Monday, November 01, 2004
Remember when ...
Cybercast News Service's exclusive story exploded on the web? Yes, that paragon of cutting edge reporting, formerly known as Conservative News Service, documented how Saddam Hussein was in cahoots with many terrorist organizations and that he obtained WMD-level poison gases. Bill Hobbs breathlessly described this momentous event as a "bombshell."
Iraqi intelligence documents, confiscated by U.S. forces and obtained by CNSNews.com, show numerous efforts by Saddam Hussein's regime to work with some of the world's most notorious terror organizations, including al Qaeda, to target Americans.
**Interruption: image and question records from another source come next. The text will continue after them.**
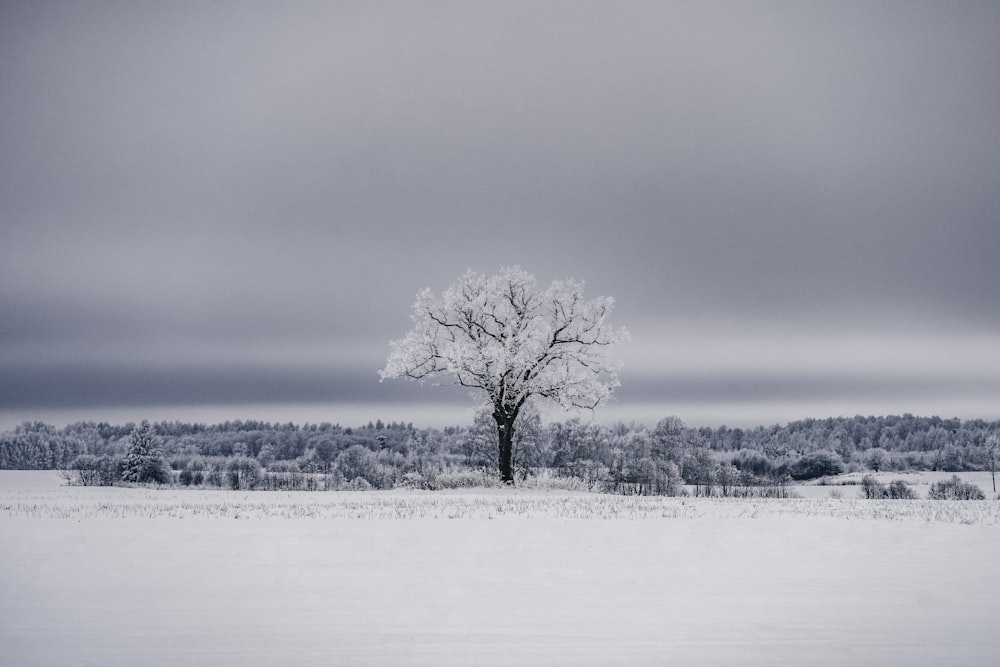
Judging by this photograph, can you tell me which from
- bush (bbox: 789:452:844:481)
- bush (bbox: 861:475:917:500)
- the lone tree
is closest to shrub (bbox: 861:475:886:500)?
bush (bbox: 861:475:917:500)

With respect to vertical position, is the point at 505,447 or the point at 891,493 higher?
the point at 505,447

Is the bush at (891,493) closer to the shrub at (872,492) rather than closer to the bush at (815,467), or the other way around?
the shrub at (872,492)

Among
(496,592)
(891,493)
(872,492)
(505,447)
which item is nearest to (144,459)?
(505,447)

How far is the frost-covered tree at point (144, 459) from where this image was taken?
58.4 meters

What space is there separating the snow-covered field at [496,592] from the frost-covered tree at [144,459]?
44.2m

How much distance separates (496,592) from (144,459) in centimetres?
5680

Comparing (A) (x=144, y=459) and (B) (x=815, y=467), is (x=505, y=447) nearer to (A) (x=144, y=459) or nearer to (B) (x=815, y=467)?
(A) (x=144, y=459)

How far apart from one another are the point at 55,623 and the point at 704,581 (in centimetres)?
835

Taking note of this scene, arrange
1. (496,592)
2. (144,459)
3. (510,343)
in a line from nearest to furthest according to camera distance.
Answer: (496,592)
(510,343)
(144,459)

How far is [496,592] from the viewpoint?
1037 cm

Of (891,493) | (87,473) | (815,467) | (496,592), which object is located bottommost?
(815,467)

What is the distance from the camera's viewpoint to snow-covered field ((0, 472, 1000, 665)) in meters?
7.98

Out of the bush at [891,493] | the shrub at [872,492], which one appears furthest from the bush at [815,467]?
the bush at [891,493]

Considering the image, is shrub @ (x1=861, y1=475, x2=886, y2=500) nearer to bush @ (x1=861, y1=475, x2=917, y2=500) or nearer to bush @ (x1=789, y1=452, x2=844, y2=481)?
bush @ (x1=861, y1=475, x2=917, y2=500)
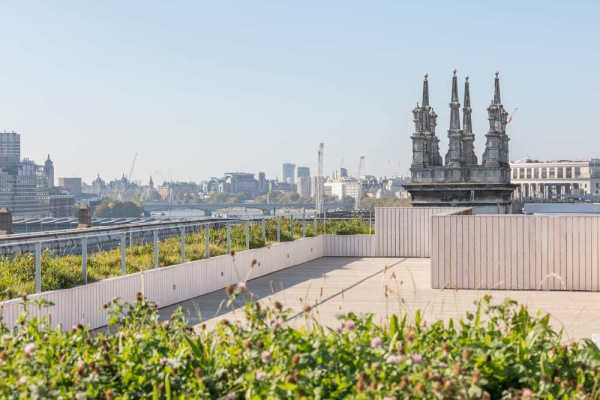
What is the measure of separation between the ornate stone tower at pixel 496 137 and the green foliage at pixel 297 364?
42.7m

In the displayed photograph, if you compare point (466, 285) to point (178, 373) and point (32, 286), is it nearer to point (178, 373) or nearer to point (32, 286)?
point (32, 286)

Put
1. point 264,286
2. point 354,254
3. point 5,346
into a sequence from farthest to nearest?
point 354,254 < point 264,286 < point 5,346

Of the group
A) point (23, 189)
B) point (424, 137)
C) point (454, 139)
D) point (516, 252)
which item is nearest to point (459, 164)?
point (454, 139)

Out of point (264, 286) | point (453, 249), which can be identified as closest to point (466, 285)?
point (453, 249)

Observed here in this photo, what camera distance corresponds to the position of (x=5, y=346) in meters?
5.91

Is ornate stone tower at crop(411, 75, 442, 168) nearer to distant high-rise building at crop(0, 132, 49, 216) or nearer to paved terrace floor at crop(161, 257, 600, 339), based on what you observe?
paved terrace floor at crop(161, 257, 600, 339)

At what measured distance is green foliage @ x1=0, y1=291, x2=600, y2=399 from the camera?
15.9ft

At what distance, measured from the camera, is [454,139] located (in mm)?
49844

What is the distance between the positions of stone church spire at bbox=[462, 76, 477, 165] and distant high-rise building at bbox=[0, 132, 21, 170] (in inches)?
4818

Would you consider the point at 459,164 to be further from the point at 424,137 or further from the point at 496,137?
the point at 424,137

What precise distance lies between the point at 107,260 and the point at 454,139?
125 feet

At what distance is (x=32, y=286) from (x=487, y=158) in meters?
39.1

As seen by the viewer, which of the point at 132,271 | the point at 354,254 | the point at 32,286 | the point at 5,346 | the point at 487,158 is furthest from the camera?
the point at 487,158

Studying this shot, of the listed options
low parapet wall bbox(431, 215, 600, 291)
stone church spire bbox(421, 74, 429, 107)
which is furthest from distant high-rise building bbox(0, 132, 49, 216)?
low parapet wall bbox(431, 215, 600, 291)
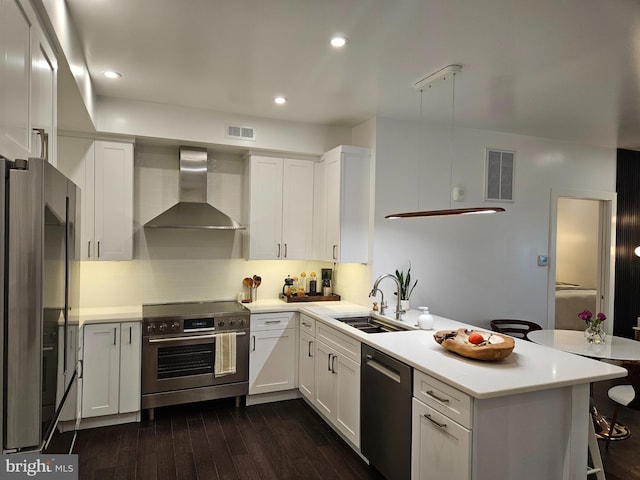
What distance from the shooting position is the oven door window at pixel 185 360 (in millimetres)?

They demonstrate that Saddam's government possessed mustard gas and anthrax, both considered weapons of mass destruction, in the summer of 2000, during the period in which United Nations weapons inspectors were not present in Iraq. And the papers show that Iraq trained dozens of terrorists inside its borders.
... A senior government official who is not a political appointee provided CNSNews.com with copies of the 42 pages of Iraqi Intelligence Service documents. The originals, some of which were hand-written and others typed, are in Arabic. CNSNews.com had the papers translated into English by two individuals separately and independent of each other.
Despite this air of veracity and unbiased writing, the article is supported by the opinion of Laurie Mylroie, whose reputation for accuracy in writing is at the same level and Anne Coulter. Nor does it cite a date or location of this "discovery." This article was thoroughly dismantled, examined, and debunked by Warblogger. The Bush Administration was unaware of this important development.
So what's happened since then? No confirmation from government sources. The only follow-up at CNS has been a background piece as to how the article was developed, the publication of all documents obtained from the intelligence sources, a comparison of their allegations against the Duelfer Report, and an article on how anti-war organizations didn't believe the content of the article. Otherwise, there's been no confirmation.
In my opinion, CNS has not established itself as a source of accurate reporting.